The court also stated that “[a broad] reading [of §242(a)(2)(B)] would . . . be
Constitutionally problematic because . . . an alien not subject to deportation
would have no right to judicial review of any INS decision, no matter how
arbitrary or unlawful that decision might be.”25
Cases Interpreting §242(a)(2)(B)(ii) Broadly
Cases interpreting §242(a)(2)(B)(ii) broadly have
dismissed the significance of the title of §242, relying on the general rule
that the title of a statutory section cannot limit the plain meaning of the
text. According to these cases, §242(a)(2)(B)(ii) is itself unambiguous, and
therefore the title is of no significance. In a 2002 decision, the U.S. District
Court for the District of Oregon, in Ana
Int’l, Inc. v. Way, 242 F. Supp. 2d 906
(D. Or. 2002), stated:
[T]he plain meaning of the statutory language in §1252(a)(2)(B)(ii) is clear and unambiguous: No court shall have jurisdiction to review any discretionary decision of the INS. The statute’s language only becomes ambiguous if the Court examines the title of §1252. The title of the statute, however, cannot create an ambiguity or limit the plain statutory language.26
In addition, the three U.S. court of appeals
decisions that broadly construe §242(a)(2)(B)(ii) have reasoned that,
notwithstanding the title, “Judicial review of orders of removal,” some of the
provisions of §242 address the district court’s jurisdiction over matters that
are collateral to the final order of removal. Therefore, these courts have
concluded, the title of §242 was intended to indicate the content of its
provisions only in the most general manner. In the 1999 decision of the U.S.
Court of Appeals for the Ninth Circuit in
Van Dinh v. Reno, 197 F. 3d 427 (9th Cir.
1999), the court stated:
Reviewing §1252, which is both complicated and prolific, we see that it addresses a multitude of jurisdictional issues, including ones that are collateral to the review of the final order of deportation. See, e.g., §1252(a)(2)(B)(i) (providing that “no court” may review certain of the Attorney General’s discretionary grants of relief in, inter alia, requests for voluntary departure, cancellation of removal, and adjustment of status); §1252(e) (limiting jurisdiction to review exclusion orders, including habeas review and collateral constitutional challenges to the validity of the system); §1252(g) (barring review in transitional cases of certain discretionary decisions of the Attorney General in any court and in any type of action). We conclude that §1252(a)(2)(B)(ii) is not limited in application only to review by the circuit courts of final orders of removal.27
In 2002, the U.S. Court of Appeals for the Sixth
Circuit, in CDI Information Systems, Inc.

[RAW DATA]
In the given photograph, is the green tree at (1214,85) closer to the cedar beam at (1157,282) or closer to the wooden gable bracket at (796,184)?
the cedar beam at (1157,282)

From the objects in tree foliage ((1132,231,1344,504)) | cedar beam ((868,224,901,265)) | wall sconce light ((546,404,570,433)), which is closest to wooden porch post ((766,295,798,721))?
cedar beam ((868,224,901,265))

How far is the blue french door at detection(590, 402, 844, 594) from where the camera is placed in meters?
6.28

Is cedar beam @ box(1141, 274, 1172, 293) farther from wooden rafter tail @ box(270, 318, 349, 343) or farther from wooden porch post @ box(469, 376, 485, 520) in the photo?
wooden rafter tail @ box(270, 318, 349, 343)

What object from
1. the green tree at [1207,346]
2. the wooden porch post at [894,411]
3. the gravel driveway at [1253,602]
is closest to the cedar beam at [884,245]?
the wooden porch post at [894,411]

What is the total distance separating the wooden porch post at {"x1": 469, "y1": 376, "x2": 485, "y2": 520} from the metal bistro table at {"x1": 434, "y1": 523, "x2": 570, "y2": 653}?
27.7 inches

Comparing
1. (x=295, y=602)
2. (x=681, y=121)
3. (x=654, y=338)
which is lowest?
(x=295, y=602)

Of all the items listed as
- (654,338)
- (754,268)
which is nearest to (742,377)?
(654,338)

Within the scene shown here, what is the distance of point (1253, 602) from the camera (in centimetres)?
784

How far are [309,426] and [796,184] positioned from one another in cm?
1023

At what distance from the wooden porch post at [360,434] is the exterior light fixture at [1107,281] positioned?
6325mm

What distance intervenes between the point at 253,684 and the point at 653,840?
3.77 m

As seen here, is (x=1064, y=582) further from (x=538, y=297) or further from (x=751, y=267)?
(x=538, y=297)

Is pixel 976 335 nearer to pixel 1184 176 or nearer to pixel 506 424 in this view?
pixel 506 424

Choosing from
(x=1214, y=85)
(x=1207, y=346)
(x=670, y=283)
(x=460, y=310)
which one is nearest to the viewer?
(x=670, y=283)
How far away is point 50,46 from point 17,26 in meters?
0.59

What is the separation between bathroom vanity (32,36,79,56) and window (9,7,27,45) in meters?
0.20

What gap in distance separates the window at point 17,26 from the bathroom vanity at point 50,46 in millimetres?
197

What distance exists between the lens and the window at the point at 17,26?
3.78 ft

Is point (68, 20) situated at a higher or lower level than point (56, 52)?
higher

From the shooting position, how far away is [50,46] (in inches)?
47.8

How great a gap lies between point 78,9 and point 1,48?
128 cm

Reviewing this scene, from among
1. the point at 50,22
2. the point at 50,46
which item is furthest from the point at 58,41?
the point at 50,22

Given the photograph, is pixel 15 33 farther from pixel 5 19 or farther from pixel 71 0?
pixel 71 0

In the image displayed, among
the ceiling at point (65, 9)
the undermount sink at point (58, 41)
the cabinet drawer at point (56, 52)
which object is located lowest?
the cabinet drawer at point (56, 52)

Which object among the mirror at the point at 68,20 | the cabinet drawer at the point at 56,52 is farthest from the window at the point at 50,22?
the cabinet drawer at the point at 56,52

[YOUR GOAL]
In the excerpt on judicial review under §242(a)(2)(B)(ii), list every subsection of §1252 that the Van Dinh v. Reno quotation cites as an example after "See, e.g.," together with what the quotation says each one does.

[REPLY]
- §1252(a)(2)(B)(i): provides that "no court" may review certain of the Attorney General's discretionary grants of relief in, inter alia, requests for voluntary departure, cancellation of removal, and adjustment of status.
- §1252(e): limits jurisdiction to review exclusion orders, including habeas review and collateral constitutional challenges to the validity of the system.
- §1252(g): bars review in transitional cases of certain discretionary decisions of the Attorney General in any court and in any type of action.